The architect comes next, to make connections between the ideas generated by the madman. "In the first instance, the architect's work is non-linear, but it will end up in the form of a linear outline." Carpenter then starts building the draft, `filling in the blanks' according to the architectural specs. Thereafter, the judge starts looking for `ways to improve the draft.' He checks if there are `transitions between paragraphs.' "The judge is a quality-control inspector." Garner counsels that you need to give time on stage for each of these characters — `at the forefront of your brain.'

More tips

Tip 6 says, `Write a draft straight through, without stopping to edit. Let it sit awhile before editing.' Benefit from Alexander Pope's insight: "Compose with fury and correct with phlegm.' Don't even take time to pick the right words, urges Garner. "When you learn to write this way, the prose itself takes on a different quality. The judicial reader will probably sense greater swiftness within your paragraphs. They won't be laborious reading."
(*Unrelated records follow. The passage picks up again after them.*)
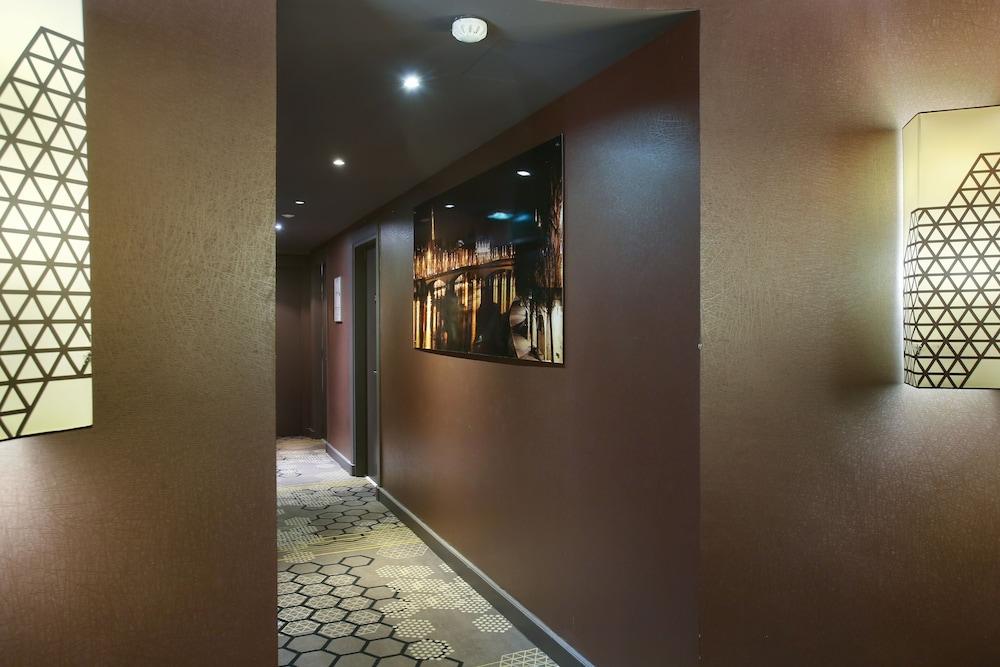 Hotel Eiffel Capitol Paris Ngoại thất bức ảnh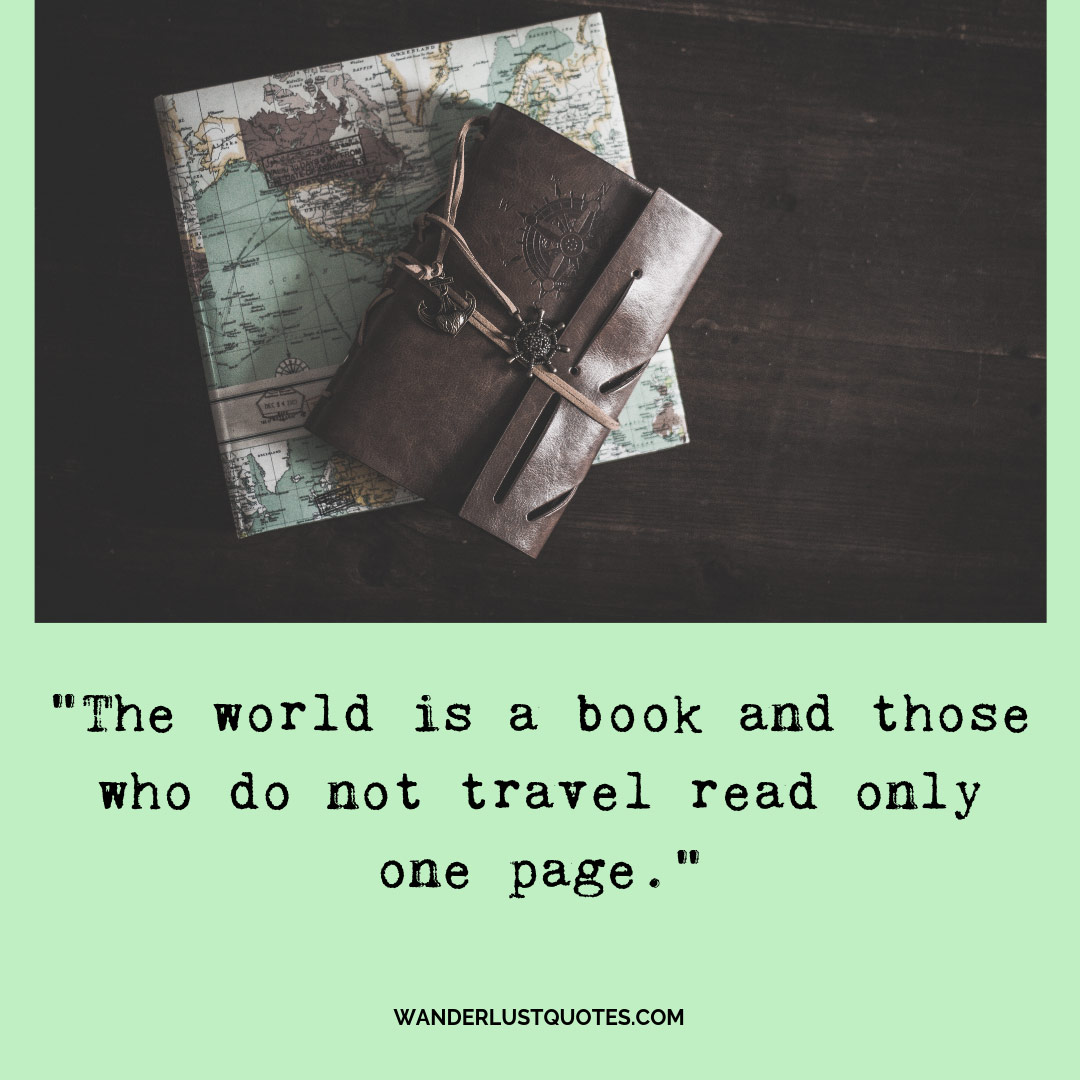 World is a Book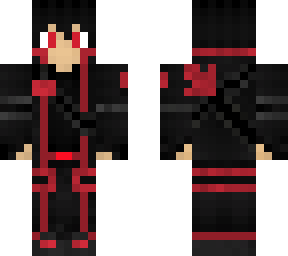 red kirito (sao 1)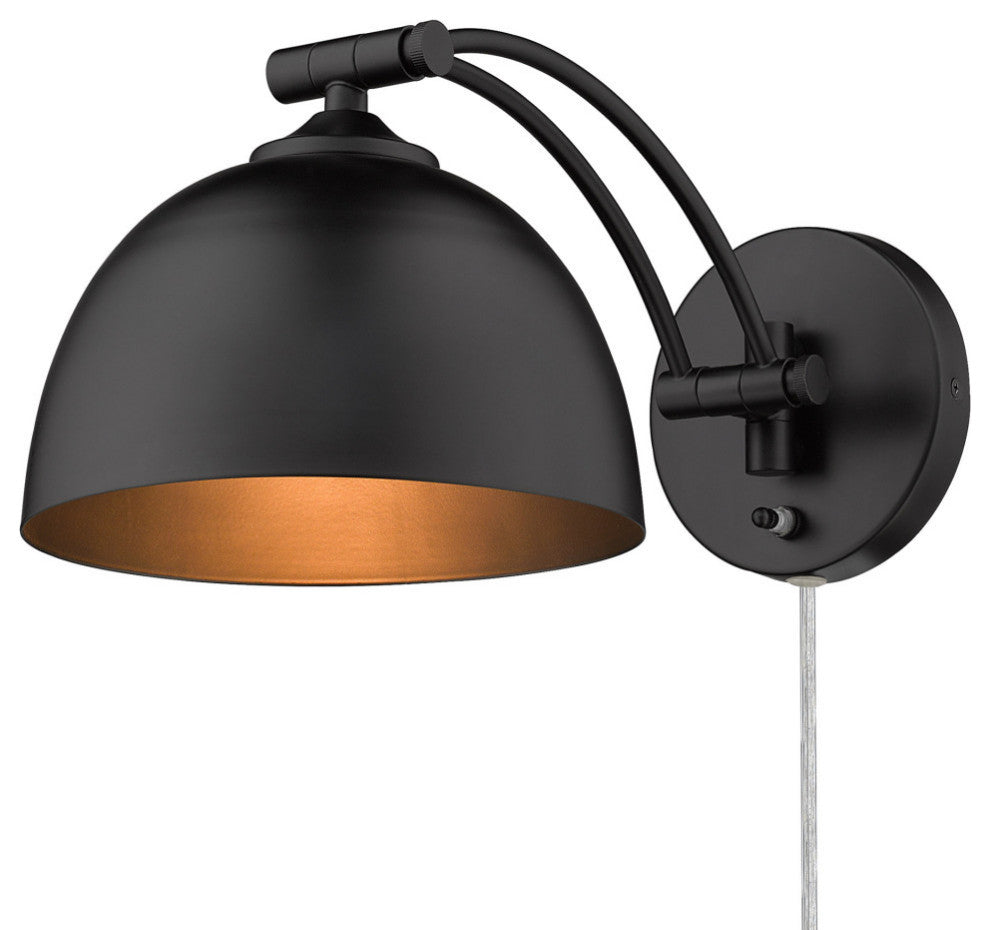 Rey 1 Light Articulating Wall Sconce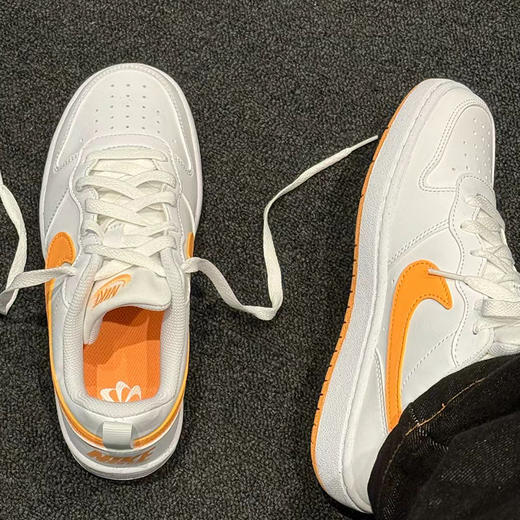 Nike耐克童鞋2025春季酷菠萝大童运动鞋耐磨休闲运动鞋DV5456-119 商品图0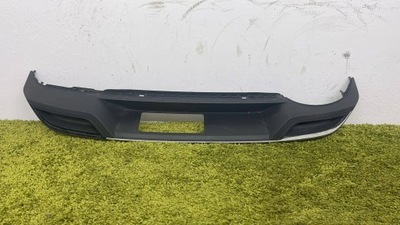 BRIDA SPOILER BRIDA PARAGOLPES PARTE TRASERA VW GOLF VII 7 5G 5G9 RESTYLING 16- ORIGINAL  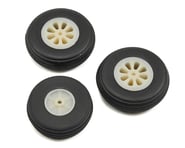 more-results: Replacement E-flite T-28 Trojan 1.2 Wheel Set. Package includes two main landing gear 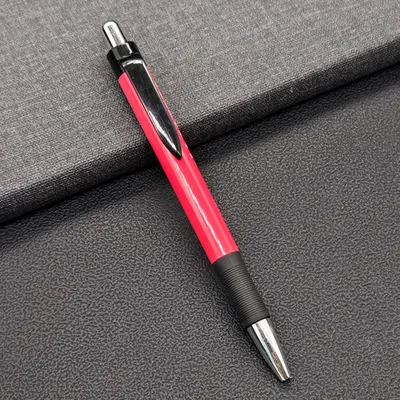 Colored Ballpoint Pen, Customizable Promotional Gift Pen - 8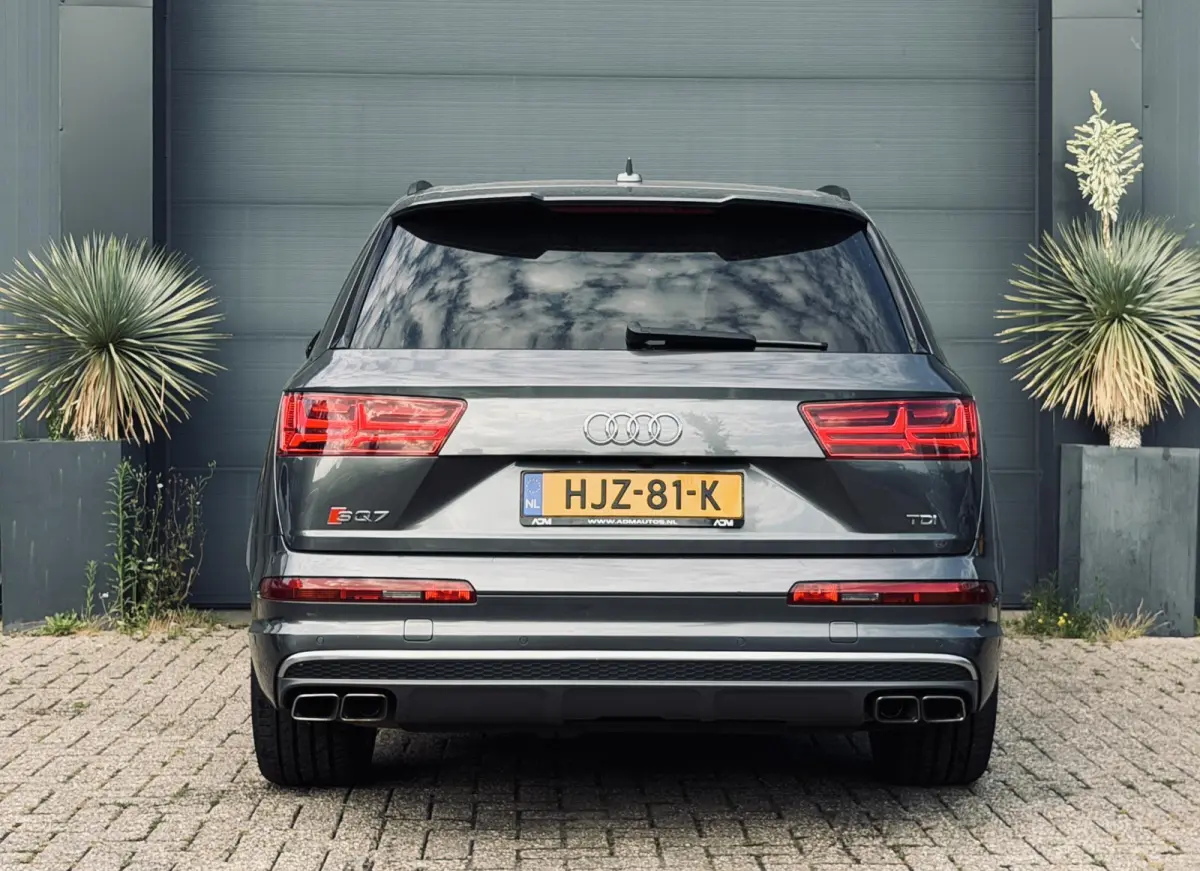 4.0 TDI SQ7 quattro Pro Line +export prijs
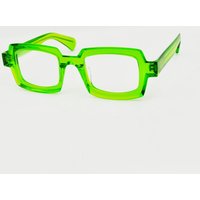 Belight Belgium Designer Square Thick Italy Acetate Glasses Eyewear Spectacle Frame Men Women Eyeglasses Mille+82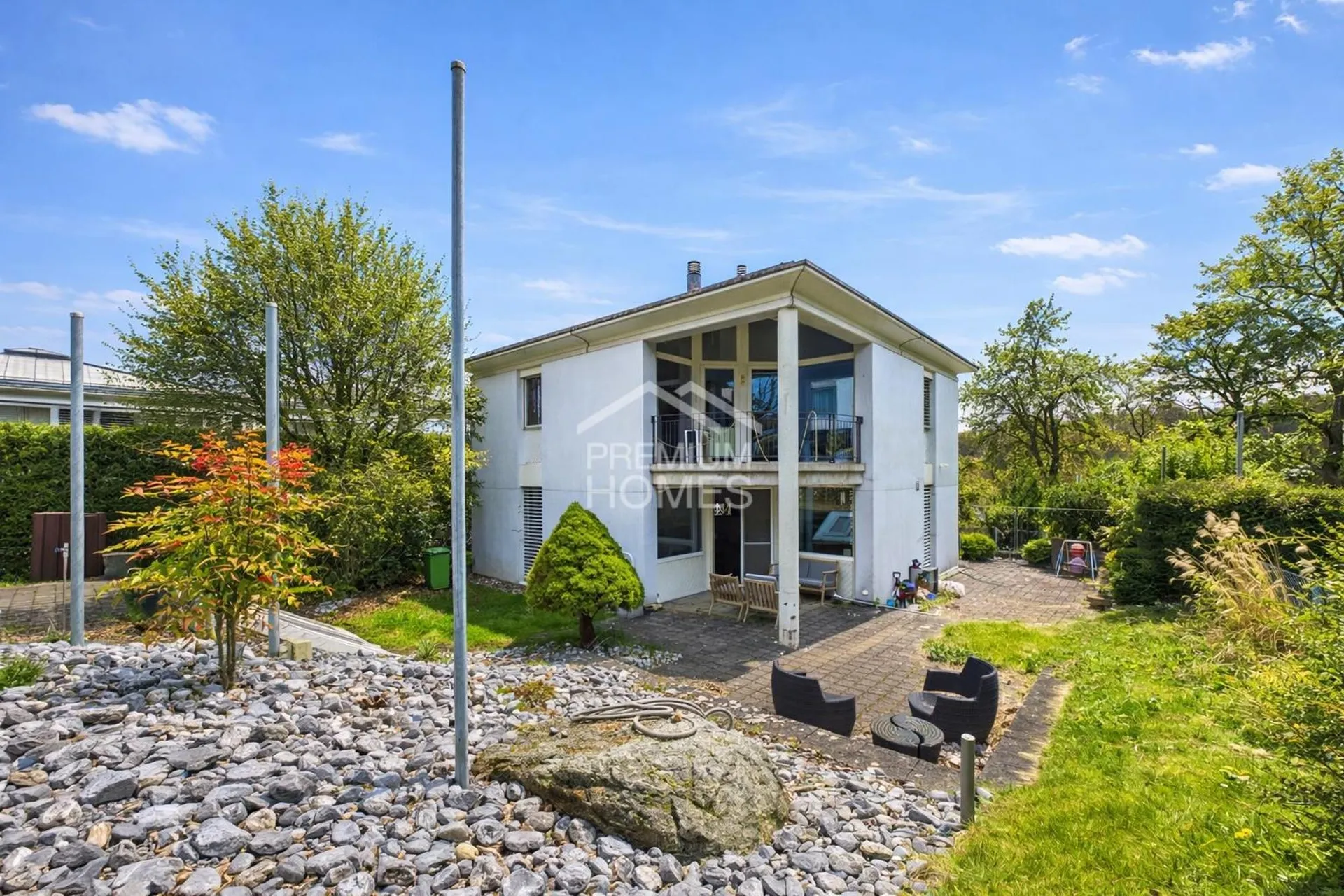 EIN TRAUMHAUS PER SOFORT
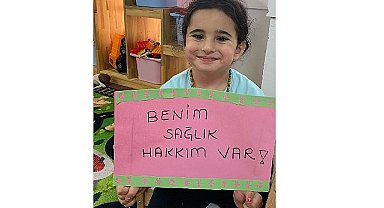 Çiğli'de Çocuk Hakları Günü Kutlandı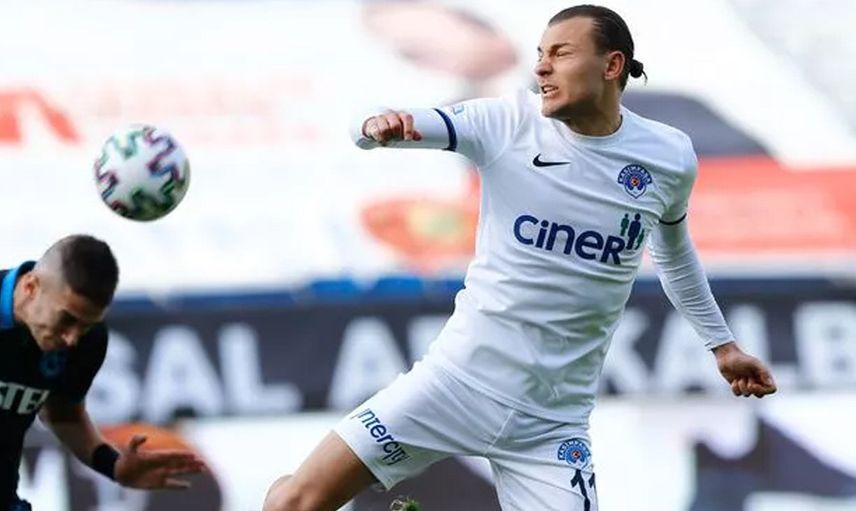 Çaykur Rizespor, Kasımpaşa'dan Yusuf Erdoğan'ı Transfer Ediyor!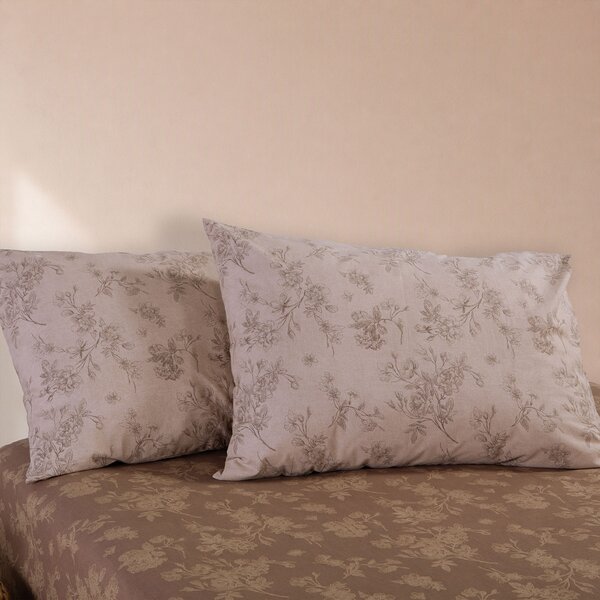 Μαξιλαροθήκη (52x72) Nef-Nef Homeware Dream Ecru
One of the tips speaks of `the 90-second test.' That is, "Every brief should make its primary point within 90 seconds." Tip 9 can come in the way of the usual drafting of auditing questionnaires. It says, "Don't start with whether or any other interrogative word." Reason: "The common whether version isn't really a sentence at all — much less a question."

Weave facts into your issues to make them concrete, suggests tip 12. "An abstract style is always bad. Your sentences should be full of stones, metals, chairs, tables, animals, men, and women," says Alain de Lille, in one of the `quotable quotes.'

Writing should be concrete, insists Sumner Ives, in another quote. Writing should `evoke images and refer o something the reader can identify with particular experiences,' elaborates Ives. "A general concept like motion is interesting to a philosopher, but an ordinary reader wants to know what is moving, how fast, whether it is going toward him or away from him, and what effect the motion of this object will have on his income or his likelihood of getting a good night's sleep."

Tip 16 commands, "Begin a paragraph with a topic sentence. Don't end the preceding paragraph with what should be the next paragraph's topic sentence." Topic sentence centres the paragraph by announcing `what the paragraph is all about.' The subsequent tip draws attention to the importance of a bridge between paragraphs. "That's how you create fluent prose, in which the ideas are closely connected." Three devices to build bridges are pointing words (this, that, these, those) that point to `something immediately preceding'; echo links, that is, "words that repeat an idea in summary language or otherwise reverberate from what has just preceded"; and explicit connectives (further, moreover, in addition, likewise, in sum) to achieve transition.

Prescribed reading for the argumentative accountants.